More of the Same

I have just finished reading an economist’s projection of 5% real growth in the U.S. economy for next year. Amazing. The optimism stems from a belief that a new administration will be able to dramatically (and immediately) increase economic growth. The problem is that the U.S. and global economy continue to face major structural issues—too much debt, an aging population, declining productivity and a slowing global economy–that are beyond the control of any politician.

But let’s play the game for a minute. What does a year of 5% real growth mean? In the recovery from the Great Recession, we have had only one 5% quarter (3Q of 2014) despite massive stimulus by the Federal Government and the Federal Reserve including an enormous infrastructure program in 2009 that you may have forgotten about. The last time real GDP grew by 5% on a year-over-year basis was 2Q of 2000. The last time we had four consecutive quarters of 5% year-over-year real GDP growth was in 1984-5.

Since 1946, U.S. real GDP has grown at an approximate 3.2% annual growth rate. Returning to this historic growth rate from the recent 2% average is already a huge stretch. For the recovery since 2009 to accelerate to an annual real growth rate of just 3%, GDP would have to grow by 5% for the next 14 quarters.

Perhaps you are excited by Trump’s proposal to spend $1 Trillion on infrastructure over the next 10 years. Infrastructure spending seems to be one of the primary drivers for the market’s recent enthusiasm. The proposed $1 trillion increase in U.S. infrastructure spending by the government over the next decade is just a drop in the bucket compared to what is already being invested in fixed assets.
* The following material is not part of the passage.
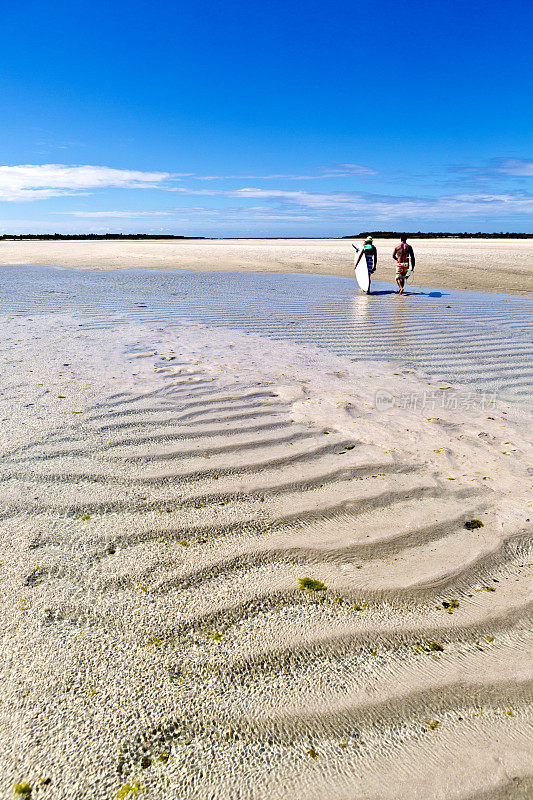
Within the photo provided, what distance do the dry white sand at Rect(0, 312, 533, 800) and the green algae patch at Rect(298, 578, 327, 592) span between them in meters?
0.04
Over the past five years, China has spent over $20 trillion in fixed investment. The U.S. public sector has spent just $1.3 trillion but the U.S. private sector has picked up the slack, investing more than $13 trillion over the past five years.

Trump’s spending plan is simply not a big deal although it is probably more than a Republican Congress will approve without substantial offsetting spending cuts in social security and medicare.

Meanwhile, higher U.S. interest rates are a looming disaster. Debt to GDP has increased significantly over the past decade. Believe it or not, the U.S. government paid slightly less interest expense over the past 12 months than it did in 2007 even though total debt outstanding as a percentage of GDP has increased from approximately 65% to 105%. That’s the miracle of Fed-generated ultra-low interest rates. Now the Fed is promising to raise rates and normalize monetary policy, which the market seems to love. A sustained period of higher interest rates will dramatically eat into the government budget at the expense of many other spending programs including Trump’s promised military build-up, infrastructure spending and tax cuts.

None of this adds up, dear reader. The dollar is supposedly stronger because of rapid economic growth next year and Fed rate hikes. The strong dollar and Fed rate hikes will certainly depress growth. Higher rates will cut into the government spending that is supposed to generate the stimulus for the growth that is supposed to cause higher rates. If you can figure this out, dear reader, please drop me a line. To me, this is a blatant series of circular contradictions that has mania written all over it, not 5% real growth. I see another year of 2% growth ahead of us, at best. More of the same.